Kıbrıs sorunu, Rum-Yunan ikilisinin dünden bugüne tarihin derinliklerinden gelen Megali İdea hayallerinden kaynaklanan bir sorundur. Dün olduğu gibi bugün de Rum-Yunan ikilisinin hedeflediği siyasi çözüm anlayışı Megali İdea hayalleri çerçevesinde Enosis’e giden yolu açmaktır.
19 Şubat 1959 Zürih ve Londra Antlaşmaları temelinde Kıbrıs Türk ve Rum halklarının siyasi eşitliğine ve ortaklığına dayalı olarak ; Türkiye, Yunanistan ve İngiltere’nin garantörlüğünde 16 Ağustos 1960 Lefkoşa Antlaşmaları ile Kıbrıs Cumhuriyeti ilan edilirken 650 Türk askeri ve 950 Yunan Askeri , Mağusa Limanından adaya ayak basıyordu. O günde 82 yıllık bir aradan sonra Türk askerinin adaya çıkışı nedeniyle Kıbrıs Türk halkının duyguları bir başkaydı..
Ancak; 1960 Kıbrıs Cumhuriyeti’nin kuruluşunu Enosis’e sıçrama tahtası olarak gören Makarios, Kıbrıs Cumhuriyeti’nin yıkılmasına giden yolda Kıbrıs Cumhuriyeti Anayasasını değiştirerek Rum devletine dönüştürme girişimlerinde bulunacaktı. Diğer bir değişle 1960 Kıbrıs Cumhuriyeti’ni yıkan Rum-Yunan ikilisidir, Megali-İdea hayallerine teslim olanlardır.
Netice itibarıyla bu antlaşmalar, Rum-Yunan ikilisinin Megali İdea hayalleri çerçevesinde yer alan Enosis’i gerçekleştirmek istemeleri nedeniyle uzun ömürlü olmayacak ve de 3 yıl 4 ay sonra 21 Aralık Kanlı Noel saldırılarıyla Kıbrıs Cumhuriyeti’nin yıkılarak Rum devletine dönüştürülmesinin ardından Kıbrıs sorunu BM Güvenlik Konseyi’ne taşınır.
O günde alınan 4 Mart 1964 tarih ve 186 sayılı BM Güvenlik Konseyi kararı öncelikle Rum liderliğinin günümüze kadar gelen siyasi çözümsüzlükte ve Enosis’e giden yolu açma mücadelelerinde cesaretlendiren bir karar olmuştur. 4 Mart 1964 tarih ve 186 sayılı kararı ile BM Güvenlik Konseyi, Kıbrıs Cumhuriyeti’ni resmen Megali İdea peşinde koşan Rum liderliğine teslim ederken Kıbrıs Türk halkının siyasal eşitlik ve ortaklık hakları gasp ediliyor ve görmezden geliniyordu.
Gerçek şu ki, Rum liderleri Enosis’i gerçekleştirme adına dünden bugüne Kıbrıs sorununun siyasi çözümüne yönelik onlarca öneriyi reddetmişlerdir.
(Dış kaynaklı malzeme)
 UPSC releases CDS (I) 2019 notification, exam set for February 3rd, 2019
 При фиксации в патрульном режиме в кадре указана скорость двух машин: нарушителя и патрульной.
Rum liderliği dünden bugüne siyasi eşitliği ve egemenliği Kıbrıs Türk halkı ile paylaşmayı kabullenememişlerdir.. Rum-Yunan ikilisi 21 Aralık 1963 Kanlı Noel saldırıları ile yıktıkları 1960 Kıbrıs Cumhuriyeti’ne, Kıbrıs Türk Halkını ‘azınlık’ haklarıyla yamalamak ve de Girit misali yok etmeyi hedeflediler.. Günümüzde , Kıbrıs Türk halkının bağımsız ve egemen devletinden, siyasal eşitlik ve egemenlik haklarından vazgeçmesini isteyen Rum-Yunan ikilisi “Garanti Antlaşmaları iptal edilmeli, Türk askeri adadan gitmeli, tüm Rum göçmenler evlerine , malına ve mülküne dönmeli” diyorlar..
21 Nisan 1967’de Yunanistan’da yer alan askeri darbe sonucu Alb. Yorgios Papadopulos, Tuğgeneral Stylianos Pattakos ve Tuğgeneral Nikolaos Makarezos’tan oluşan Yunan Cuntasının iktidarı ele geçirmelerinin ardından 15 Kasım 1967’de, Kıbrıs’ta Enosis’i gerçekleştirme girişimlerinde bulunacak ve de Geçitkale (Köfünye), Boğaziçi (Aytotro) köylerine saldırılar düzenlenirken bu çatışma çok önemli sonuçları da beraberinde getirecekti!..
O günde 16-17 Kasım 1967 akşamı toplanan TBMM , 17 Kasım 1967 tarih ve 148 sayılı TBMM kararı ile Hükümete Türk Silahlı Kuvvetleri’nin yurt dışında kullanılması konusunda yetki vermesinin ardından 17 Kasım günü Yunanistan’a ‘Nota’ verilmiştir.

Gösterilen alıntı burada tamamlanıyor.